Fim da escala 6x1: Veja como votou a bancada da Bahia na aprovação da PEC
Bancada baiana votou unida pela redução da jornada de trabalho; proposta segue agora para análise do Senado Federal.

A Câmara dos Deputados aprovou a PEC que acaba com a escala 6x1 e reduz a jornada semanal para 40 horas. Na Bahia, todos os deputados presentes votaram a favor da medida nos dois turnos. A proposta segue agora para o Senado Federal.
Em uma decisão histórica que promete alterar as bases das relações trabalhistas no Brasil, a Câmara dos Deputados aprovou, na última quarta-feira (27), a Proposta de Emenda à Constituição (PEC) que estabelece o fim da jornada de trabalho no modelo 6x1. A Medida, que reduz a carga horária máxima semanal de 44 para 40 horas, obteve um apoio esmagador entre os parlamentares baianos. Durante as votações em dois turnos, a bancada da Bahia demonstrou rara unidade: todos os deputados do estado que estavam presentes nas sessões votaram favoravelmente à alteração, independentemente de orientação ideológica ou partidária. O texto agora aguarda encaminhamento para o Senado Federal, onde passará por novas discussões antes de uma possível promulgação.
O debate sobre o fim da escala 6x1 ganhou tração nos últimos meses, impulsionado por mobilizações populares e discussões sobre saúde mental e produtividade no ambiente corporativo. A proposta aprovada altera diretamente os Direitos e Garantias Fundamentais previstos na Constituição Federal, determinando que a duração do trabalho normal não exceda oito horas diárias e quarenta semanais. Para os trabalhadores brasileiros, essa mudança significa, na prática, a garantia de pelo menos dois dias de folga por semana, preferencialmente aos domingos. O impacto é visto como uma vitória para categorias que operam no comércio e serviços, setores onde a escala de seis dias trabalhados por um de descanso é predominante e frequentemente criticada pelo alto desgaste físico e psicológico.
Na Bahia, o consenso entre os deputados foi quase absoluto. Nomes que variam do Partido dos Trabalhadores (PT) ao Partido Liberal (PL) somaram forças para garantir a aprovação. No primeiro turno, a proposta recebeu 472 votos a favor e apenas 22 contra em todo o plenário nacional. No segundo turno, o placar foi consolidado com 461 votos favoráveis e 19 contrários. Entre os baianos, apenas ausências pontuais foram registradas: Adolfo Viana (PSDB) e João Carlos Bacelar (PL) não participaram da primeira rodada de votação por estarem ausentes, enquanto Jorge Solla (PT), que votou sim no primeiro turno, não pôde comparecer ao segundo.
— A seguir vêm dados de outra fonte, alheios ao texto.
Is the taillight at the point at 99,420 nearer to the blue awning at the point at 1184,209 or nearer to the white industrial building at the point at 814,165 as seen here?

A adesão total dos parlamentares presentes reflete a sensibilidade do tema junto ao eleitorado nordestino, onde a pauta trabalhista possui forte apelo social.
A transição para a nova jornada não será imediata, prevendo um cronograma escalonado para permitir a adaptação das empresas. Segundo o texto da PEC, a redução das quatro horas semanais ocorrerá em duas fases: as duas primeiras horas serão suprimidas em até dois meses após a promulgação da emenda; já a redução total para 40 horas deve ser concluída em até 12 meses após a primeira etapa. Importante destacar que a proposta mantém a possibilidade de compensação de horários e a flexibilização da jornada por meio de acordos ou convenções coletivas de trabalho, desde que respeitados os novos limites constitucionais. O fim específico da escala 6x1 entrará em vigor 60 dias após a promulgação oficial do Congresso.
Especialistas e economistas agora voltam os olhos para o Senado, onde o impacto econômico da medida será o centro das atenções. Enquanto defensores argumentam que a redução da jornada pode gerar novos postos de trabalho para cobrir as folgas e aumentar a qualidade de vida do trabalhador, setores patronais expressam preocupação com a elevação dos custos operacionais, especialmente para micro e pequenas empresas. O leitor brasileiro deve acompanhar os próximos desdobramentos, pois a ratificação desta PEC representará a mudança mais profunda na Consolidação das Leis do Trabalho (CLT) desde a reforma de 2017. Para os baianos, a expectativa é que a unidade demonstrada na Câmara se reflita também na atuação dos senadores do estado durante a tramitação final.